Conference: Monitorama PDX 2024

Year: 2024

Suman Karumuri's session from Monitorama PDX 2024. In this talk, I will delve into the key considerations and valuable lessons learned from transitioning some use cases from a proprietary metrics system to an in-house metrics platform utilizing open-source components. The allure of open-source systems—characterized by their transparency, adaptability, community support, and cost-efficiency—prompted this significant shift. Although theoretically straightforward, the practical implementation of this migration proved to be immensely complex. We initially underestimated the multifaceted nature of the transition, which entailed several simultaneous changes: migrating from StatsD to OTel, mastering the operation of our own metrics store, transitioning from a vendor-specific UI to Grafana, and adopting a new query language, among other significant changes.

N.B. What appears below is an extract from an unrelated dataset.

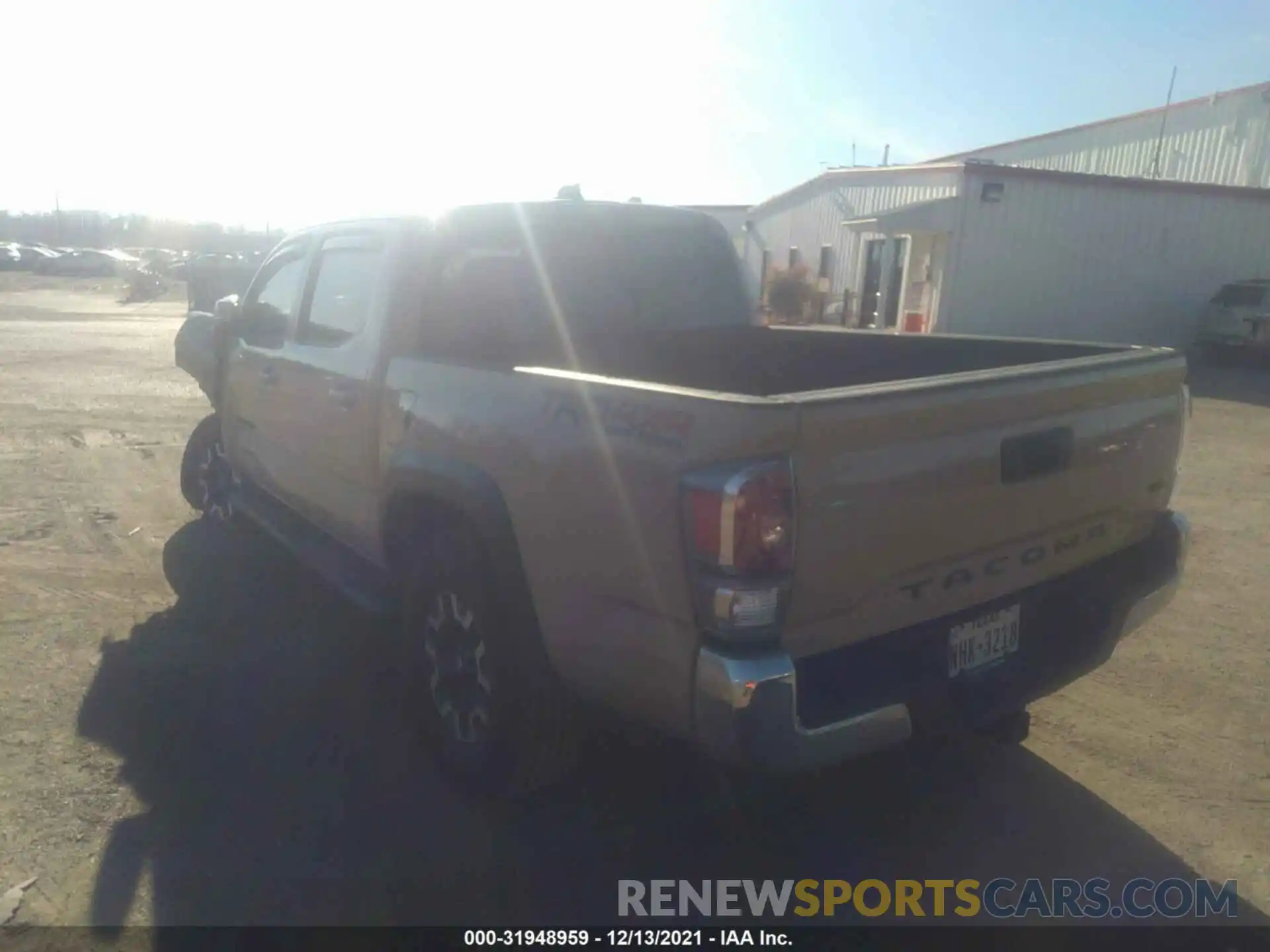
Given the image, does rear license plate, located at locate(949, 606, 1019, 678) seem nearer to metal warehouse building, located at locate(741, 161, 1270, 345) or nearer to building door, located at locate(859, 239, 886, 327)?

Beyond the technical hurdles, our team faced cultural and operational challenges. Running a large-scale metrics store was not within our initial expertise, so we had to quickly acquire the necessary operational knowledge. Open source solutions, though powerful, often required extensive tuning to ensure reliability. As our metrics workload grew, we adopted a multi-cluster strategy, which, while scaling our operations, introduced complexities for our developers. To address this, we implemented an additional layer of abstraction, providing multiple clusters as a single cluster to our customers, enhancing usability. Moreover, we encountered challenges related to aggregation, deploying newer open source components, resolving circular dependencies in our in-house Kubernetes and service mesh infrastructure, migrating dashboards and alerts, and ensuring the correctness of tens of thousands of dashboards and hundreds of thousands of alerts. Additionally, it was a significant effort to retrain our engineers on a new query language, adapt to a new UI, and integrate with a new alerting infrastructure, all of which added complexity to our migration journey. Attendees of this talk will gain a deep understanding of the intricacies involved in such a migration, enabling them to better navigate their own journeys when faced with similar challenges.